In finding the search warrant affidavit insufficient to establish probable cause, both the trial judge and the Court of Appeals relied on State v. Gentile, a case in which the following facts were insufficient to support the magistrate's probable cause finding: (1) anonymous tips indicating a high volume of traffic frequented outside Gentile's residence; (2) a citizen complaint regarding the smell of marijuana near the residence; and (3) the arrest of a visitor to Gentile's residence, during which law enforcement recovered marijuana from the visitor. 373 S.C. 506, 514-18, 646 S.E.2d 171, 175-77 (Ct. App. 2007).

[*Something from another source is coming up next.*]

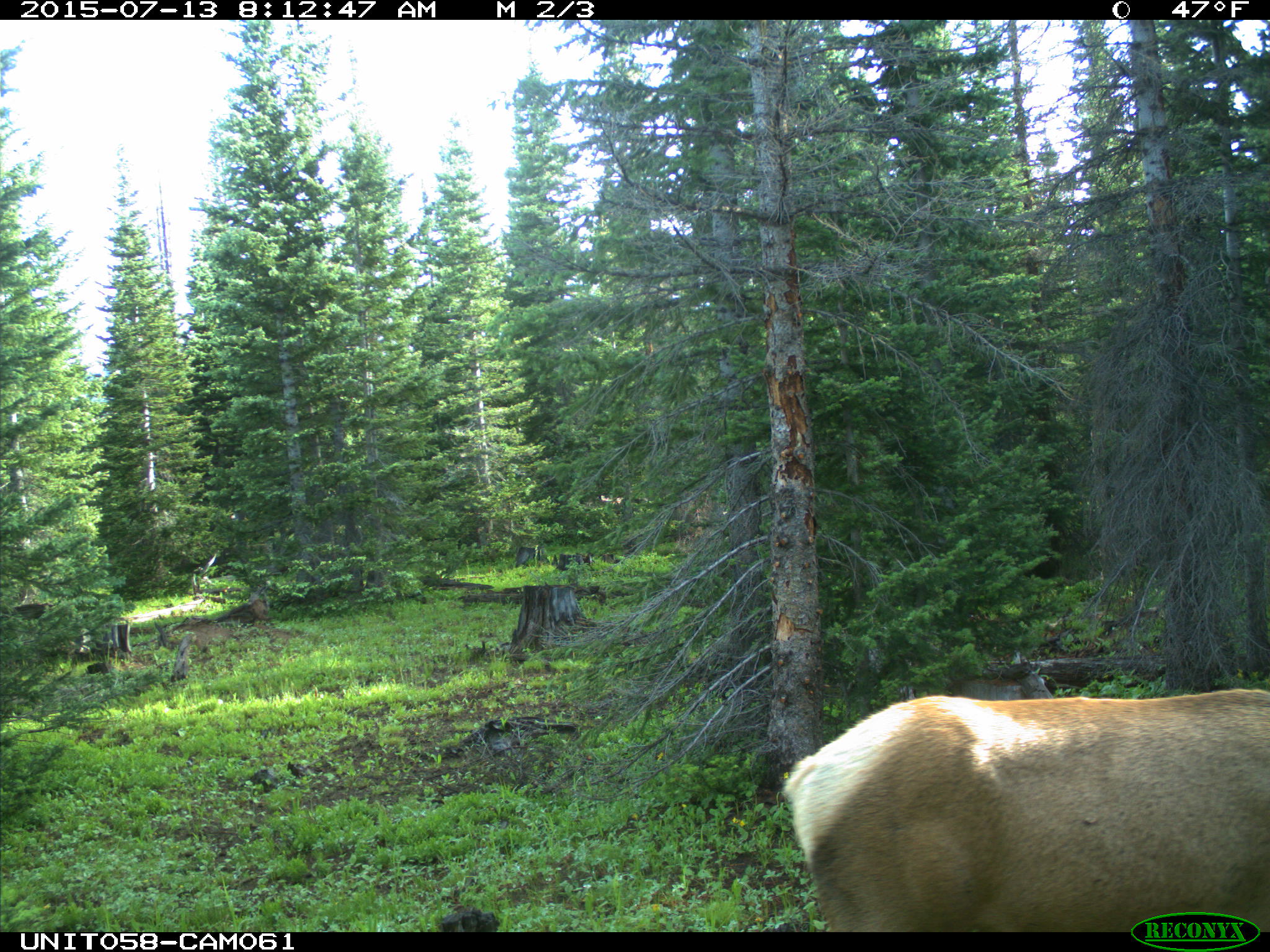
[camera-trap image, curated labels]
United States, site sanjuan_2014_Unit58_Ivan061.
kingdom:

Although Gentile is factually similar, it is not dispositive. Rather, here, unlike Gentile, the facts set forth in the affidavit establish that law enforcement received numerous complaints [410 S.C. 618] over the course of several months regarding drug activity at 609 A. After receiving those complaints, but prior to seeking a search warrant, law enforcement observed activity consistent with drug activity when they observed parties conducting " hand-to-hand" transactions outside 609 A and saw a man counting money as he returned to the residence. Based, in part, on this observation, law enforcement followed the man they had seen outside 609 A to a nearby gas station, where they saw this man hand another unknown man, later identified as Burns, a clear plastic wrapping in exchange for money. When law enforcement approached Burns, he dropped the clear plastic baggy, the contents of which tested positive for heroin.

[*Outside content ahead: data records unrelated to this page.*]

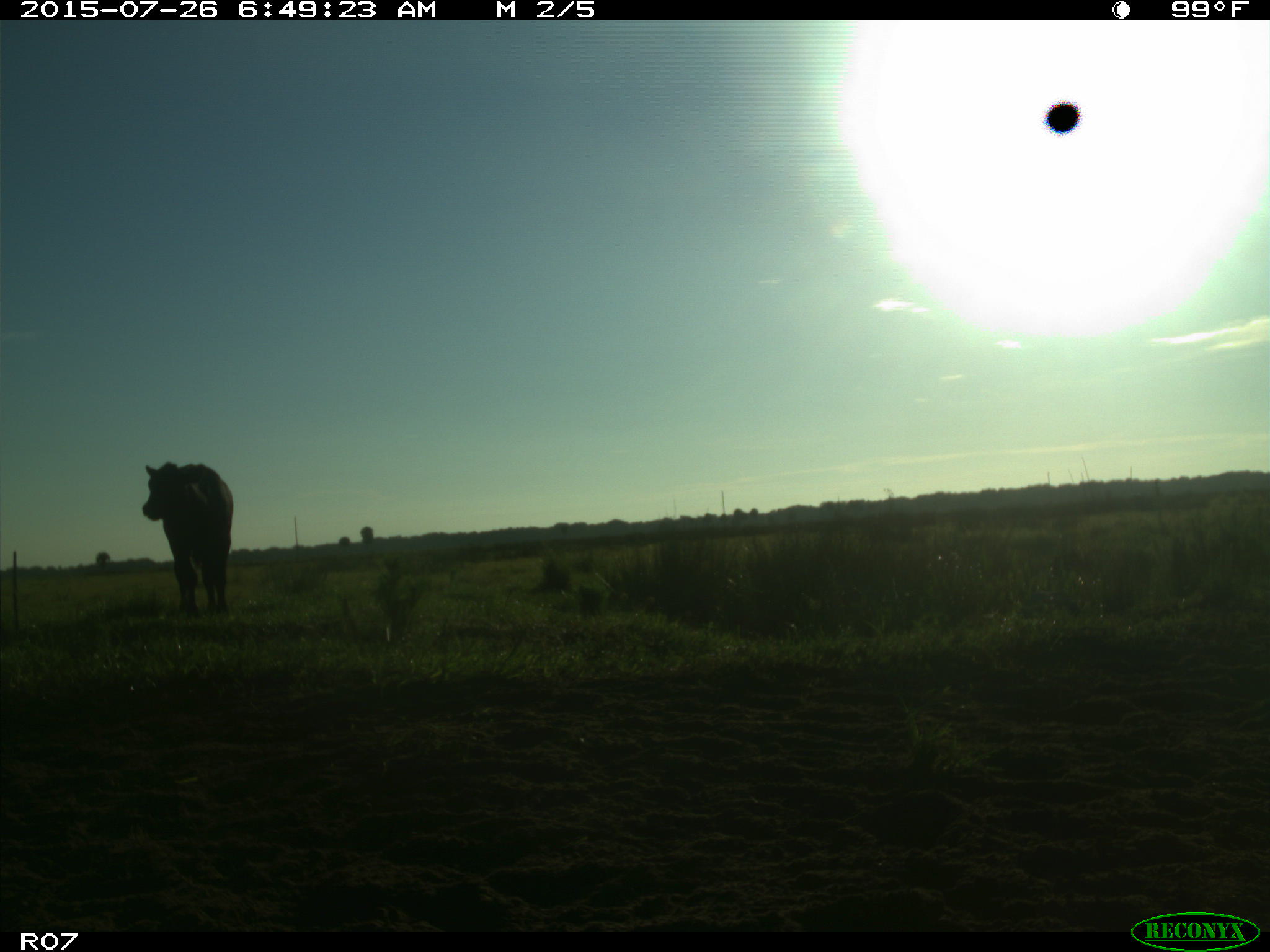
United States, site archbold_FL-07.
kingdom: Animalia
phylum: Chordata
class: Mammalia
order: Artiodactyla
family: Bovidae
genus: Bos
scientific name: Bos taurus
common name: domestic cow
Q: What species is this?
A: Bos taurus (domestic cow).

We find based on these facts that the Court of Appeals erred in affirming the circuit court's suppression ruling as the magistrate had a substantial basis for reaching his probable cause determination. See Baccus, 367 S.C. at 50, 625 S.E.2d at 221 (reviewing a magistrate's finding of probable cause under the " substantial basis" standard of review). We reach this conclusion after acknowledging that independently each fact set forth in the search warrant affidavit is merely suspicious, but the totality of the circumstances--namely, the numerous tips indicating drug activity was probably present at 609 A and the subsequent surveillance of 609 A during which seemingly drug-related behavior was observed--distinguishes this case from Gentile. Likewise, we note that our decision today is based, in part, on the uncertainty as to the standard applied to review the magistrate's probable cause determination. See Kinloch, Op. No. 2012-UP-432, (S.C. Ct. App. filed July 18, 2012) (reciting, erroneously, " clear error" as the standard by which it was reviewing the trial judge's decision).

Accordingly, we reverse and remand with instructions that the circuit court proceed in a manner consistent with this opinion.[5]

TOAL, C.J., BEATTY, KITTREDGE and HEARN, JJ., concur.